Higher healthcare spending in the United States compared to other high-income countries is, in part, due to administrative complexity and high prices across a wide range of healthcare services.
That’s according to a new study in The Journal of the American Medical Association from Harvard T.H. Chan School of Public Health, the Harvard Global Health Institute, and the London School of Economics.
Here are some key findings from the study, which compared the U.S. to 10 other high-income countries, and reactions from healthcare experts.

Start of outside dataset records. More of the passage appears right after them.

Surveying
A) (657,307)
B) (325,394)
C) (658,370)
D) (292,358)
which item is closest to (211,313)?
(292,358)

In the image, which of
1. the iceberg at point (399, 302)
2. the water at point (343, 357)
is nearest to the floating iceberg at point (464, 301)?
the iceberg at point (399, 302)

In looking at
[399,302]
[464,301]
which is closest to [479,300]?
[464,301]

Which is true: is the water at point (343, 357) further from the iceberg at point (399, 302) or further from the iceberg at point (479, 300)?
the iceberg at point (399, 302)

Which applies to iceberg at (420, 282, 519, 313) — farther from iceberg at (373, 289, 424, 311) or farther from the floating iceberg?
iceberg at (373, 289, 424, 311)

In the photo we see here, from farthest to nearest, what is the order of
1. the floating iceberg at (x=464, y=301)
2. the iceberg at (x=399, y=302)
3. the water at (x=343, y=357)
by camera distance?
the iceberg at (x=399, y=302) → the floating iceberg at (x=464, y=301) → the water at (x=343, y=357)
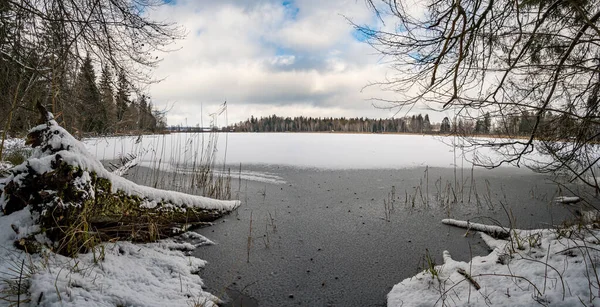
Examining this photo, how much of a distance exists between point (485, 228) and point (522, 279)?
2128 millimetres

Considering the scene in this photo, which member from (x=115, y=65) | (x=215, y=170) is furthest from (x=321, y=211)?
(x=215, y=170)

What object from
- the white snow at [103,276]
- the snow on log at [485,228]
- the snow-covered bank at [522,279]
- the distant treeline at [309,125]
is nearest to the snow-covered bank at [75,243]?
the white snow at [103,276]

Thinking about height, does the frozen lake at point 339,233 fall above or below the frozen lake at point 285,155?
below

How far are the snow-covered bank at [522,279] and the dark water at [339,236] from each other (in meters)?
0.32

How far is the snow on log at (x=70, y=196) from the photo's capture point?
216 centimetres

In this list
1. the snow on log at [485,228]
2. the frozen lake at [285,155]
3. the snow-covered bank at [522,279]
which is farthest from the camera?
the frozen lake at [285,155]

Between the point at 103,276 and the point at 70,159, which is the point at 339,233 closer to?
the point at 103,276

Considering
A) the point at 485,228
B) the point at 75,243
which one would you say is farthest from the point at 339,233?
the point at 75,243

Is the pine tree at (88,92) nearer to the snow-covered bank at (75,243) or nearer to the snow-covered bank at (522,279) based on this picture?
the snow-covered bank at (75,243)

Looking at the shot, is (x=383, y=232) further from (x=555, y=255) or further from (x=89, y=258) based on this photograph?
(x=89, y=258)

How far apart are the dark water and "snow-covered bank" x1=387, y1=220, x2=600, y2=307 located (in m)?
0.32

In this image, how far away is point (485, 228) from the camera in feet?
12.9

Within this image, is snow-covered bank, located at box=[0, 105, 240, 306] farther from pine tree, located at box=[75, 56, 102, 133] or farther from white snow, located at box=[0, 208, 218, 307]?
pine tree, located at box=[75, 56, 102, 133]

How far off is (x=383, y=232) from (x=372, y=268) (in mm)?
1095
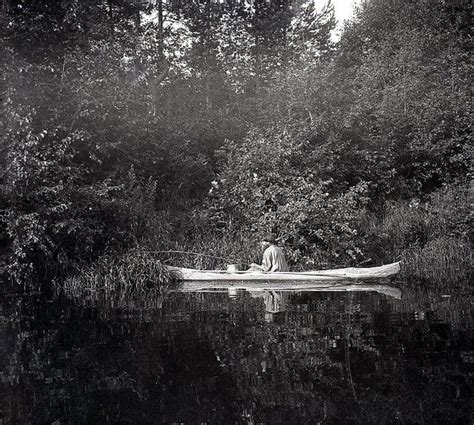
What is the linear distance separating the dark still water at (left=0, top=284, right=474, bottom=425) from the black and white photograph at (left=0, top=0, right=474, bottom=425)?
0.11 ft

Key finding #1: Administrative costs—activities related to planning, regulating, and managing health systems and services—accounted for 8% of total healthcare costs in the United States, compared with a range of 1% to 3% for other countries.

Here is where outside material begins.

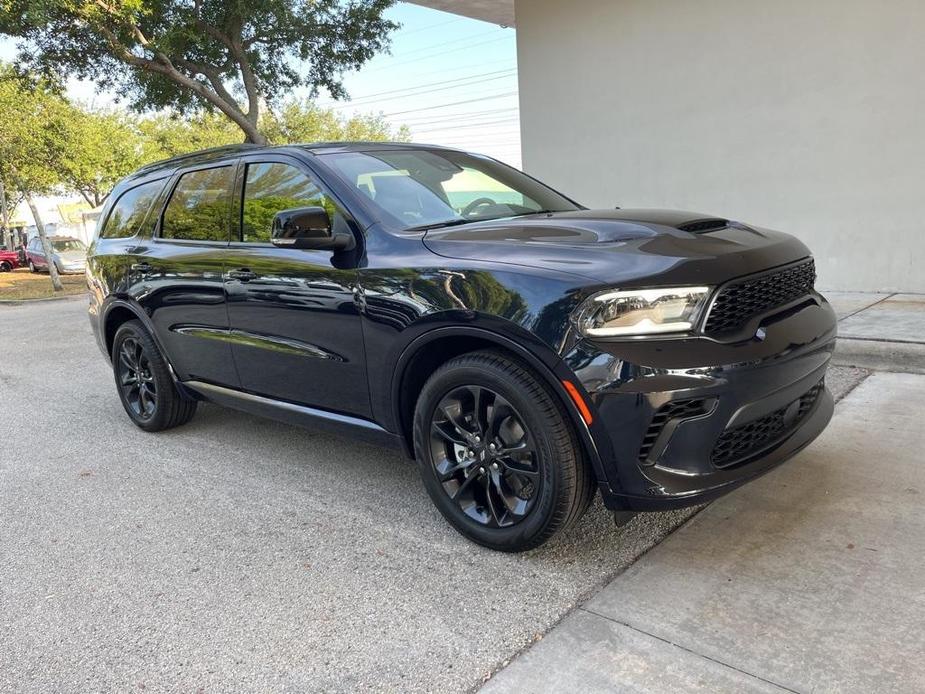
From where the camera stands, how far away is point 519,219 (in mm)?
3480

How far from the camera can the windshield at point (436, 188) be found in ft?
11.4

The American healthcare system is very fragmented, which creates complexity that adds to costs. “Physician groups and hospitals often deal with dozens of payers, each with different processes for eligibility verification, service authorizations, and claims payment,” says David Gallegos, senior vice president of consulting services at Change Healthcare, a healthcare technology company. “A solution for the short-term is to leverage technology to automate business rules and processes. Expanding interoperability between various parties within the healthcare ecosystem, modernizing legacy systems, and leveraging robotic process automation can squeeze significant costs out of the system.”
Key finding #2: Per capita spending for pharmaceuticals was $1,443 in the United States, compared with a range of $466 to $939 in other nations. For several commonly used brand-name pharmaceuticals, the United States had substantially higher prices than other countries.
According to a Kaiser Family Foundation report, the United States is the world leader in per capita prescription drug spending, representing 30% to 40% of the global market. Hector De La Torre, executive director, Transamerica Center for Health Studies, a healthcare consultancy, believes this is the case because in the United States, pharmaceutical companies set drug prices. In European countries and in many other countries, governments set drug prices. On average, the difference between the price of one drug in the United States and the same drug in France, Germany, Italy, Spain, and the United Kingdom was 50%, according to a McKinsey report. Direct marketing costs to consumers are much higher in the United States as well.
To lower pharmaceutical costs, Gallegos recommends reducing red tape associated with approving drugs in the pipeline, especially for generics. “With more options for consumers, competition should drive costs down,” he says. “By shortening the patent window of name-brand drugs and not limiting generic entrants, consumers will have more options and price will become a primary competitive factor.”
Gallegos also suggests negotiating from a larger population base. “Medicare, for example, should be able to negotiate drug prices for all Medicare recipients,” he says. “Many other countries negotiate drug prices on behalf of their entire country.” Furthermore, greater transparency will make rebates and other incentives better known. Developing more value-based pricing models for high-cost pharmaceutical therapies is another strategy.
Key finding #3: The average salary for a general practice physician in the United States was $218,173, while in other countries the salary range was $86,607 to $154,126.
Mark Dietrich, president of Mark O. Dietrich, CPA, PC Healthcare Consulting and Valuation, an accounting firm, and member of the National Society of Healthcare Business Consultants, says there has been a marked increase in incentives to primary care physicians in the United States through quality bonuses and enhanced relative value unit (RVU) values under Medicare's Resource Based Relative Value Scale used to set the physician fee schedule and similar devices, which likely accounts for the reported differences.
“We can reduce the impact of higher physician salaries by optimizing care plans, reducing treatment variation, and leveraging lower skilled professionals where appropriate,” Gallegos says. “Our current fee-for-service model does not incentivize such a model—this is why we need to move to value-based reimbursement.”
The study confirmed that the United States has substantially higher spending, worse population health outcomes, and worse access to care than other wealthy countries. For example, in 2016, the United States spent 17.8% of its gross domestic product on healthcare, while other countries ranged from 9.6% (Australia) to 12.4% (Switzerland).
“The study confirms what we already know—that our healthcare system is not working optimally,” Gallegos says. “I believe this is primarily caused by misaligned incentives. We reward volume over value, limit competition, and lack quality and price transparency. But value-based reimbursement models have the potential to transform our industry.”
Karen Appold is a medical writer in Lehigh Valley, Pennsylvania.